Sur les 77 pays éligibles à cet allègement, 41 se trouvent en Afrique. Pour être éligible, un pays doit être classé par la Banque mondiale dans la catégorie des pays les plus pauvres, c’est-à-dire avoir un revenu national brut (RNB) par tête d’habitant inférieur à 1 175 dollars et être dans l’incapacité d’obtenir des crédits sur les marchés financiers, car présentant le risque de ne pas pouvoir rembourser sa dette. Aucun pays d’Afrique du Nord ne remplit ces conditions.
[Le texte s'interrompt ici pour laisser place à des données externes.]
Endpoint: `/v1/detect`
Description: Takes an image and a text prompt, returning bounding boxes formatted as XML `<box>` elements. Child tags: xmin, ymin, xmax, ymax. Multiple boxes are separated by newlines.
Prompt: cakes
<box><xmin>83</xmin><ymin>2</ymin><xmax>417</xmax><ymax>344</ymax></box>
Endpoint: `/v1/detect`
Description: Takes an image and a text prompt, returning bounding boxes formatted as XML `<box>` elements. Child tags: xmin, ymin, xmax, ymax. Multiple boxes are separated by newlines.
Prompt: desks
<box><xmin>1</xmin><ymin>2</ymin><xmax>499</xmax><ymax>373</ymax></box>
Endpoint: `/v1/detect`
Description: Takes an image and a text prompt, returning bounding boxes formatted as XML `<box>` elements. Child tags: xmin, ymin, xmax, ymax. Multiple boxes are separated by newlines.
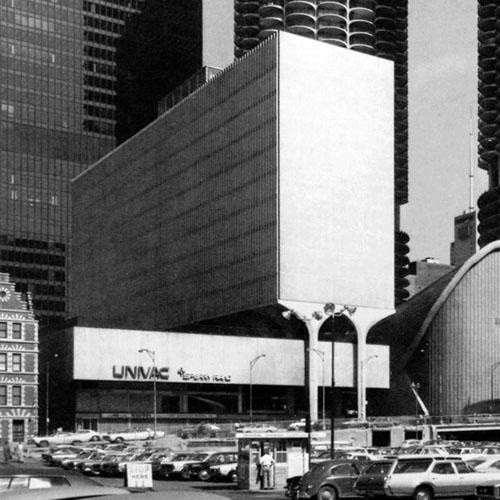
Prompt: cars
<box><xmin>343</xmin><ymin>406</ymin><xmax>358</xmax><ymax>417</ymax></box>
Vingt autres pays africains ont déposé une demande et sont en attente du traitement de leur dossier.

  • Comment ?

La procédure est rapide, car il ne s’agit pas d’une annulation de dette, mais d’une simple suspension des versements des intérêts et des remboursements de capital des prêts. Présidé par la France, le Club de Paris a élaboré un accord-type qui simplifie l’étude et l’approbation du dossier du pays concerné.
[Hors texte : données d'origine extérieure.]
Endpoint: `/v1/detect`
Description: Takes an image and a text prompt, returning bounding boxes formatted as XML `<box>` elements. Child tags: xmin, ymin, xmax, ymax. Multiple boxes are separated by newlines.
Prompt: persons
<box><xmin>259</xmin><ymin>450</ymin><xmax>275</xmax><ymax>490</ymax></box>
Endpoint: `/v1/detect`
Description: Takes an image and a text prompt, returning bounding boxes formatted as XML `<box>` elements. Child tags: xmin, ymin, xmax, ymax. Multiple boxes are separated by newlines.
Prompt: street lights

Le pays doit d’abord en faire la demande. Le Club lui renvoie un mémorandum dans lequel le gouvernement s’engage « à consacrer les ressources par cette initiative à l’augmentation des dépenses dédiées à atténuer l’impact sanitaire, économique et social de la crise liée au Covid-19 » et à « améliorer la transparence et la gestion de la dette ». Après la signature de ce document par les demandeurs, les membres du Club donnent leur aval de façon automatique. Il est prévu un suivi pour que les créanciers s’assurent de l’utilisation des fonds dégagés à des fins conformes aux engagements pris. À la différence d’une annulation de dette, cette suspension ne dégrade pas la note de crédit des pays bénéficiaires par les agences de notations.

  • Le cas du Mali

Le gouvernement du Mali a obtenu de ne pas payer les échéances de ses prêts entre le 1er mai et le 31 décembre 2020. Les sommes qui n’auront pas été versées seront remboursées sur trois ans, à partir de l’année 2022 et jusqu’en 2024 inclus. Ce report par le Club de Paris permettra au Mali de dégager environ 23 milliards de F CFA (35 millions d’euros) de trésorerie en 2020.

  • Et après ?

Parmi les vingt pays africains qui attendent de bénéficier des mêmes conditions que le Mali, figurent notamment le Cameroun, l’Éthiopie, la Mauritanie, le Niger, la République du Congo et la République démocratique du Congo. Ils disposeront des mêmes délais de remboursement. En cas de nécessité, les créanciers du Club se disent prêts à envisager « une éventuelle prolongation de suspension ». Selon les calculs, l’Initiative permettrait aux 41 pays africains éligibles d’économiser, cette année, entre 15 et 19 milliards de dollars.

La France aimerait persuader le G20 de la nécessité d’annuler purement et simplement une partie de la dette des pays les plus pauvres, mais elle se heurte à la Chine, qui a beaucoup à y perdre et qui estime que les prêts de ses banques publiques ne doivent pas entrer dans les allègements souhaités. Paris pourrait se rabattre sur le G7, limité aux pays les plus riches et mieux disposés à des annulations.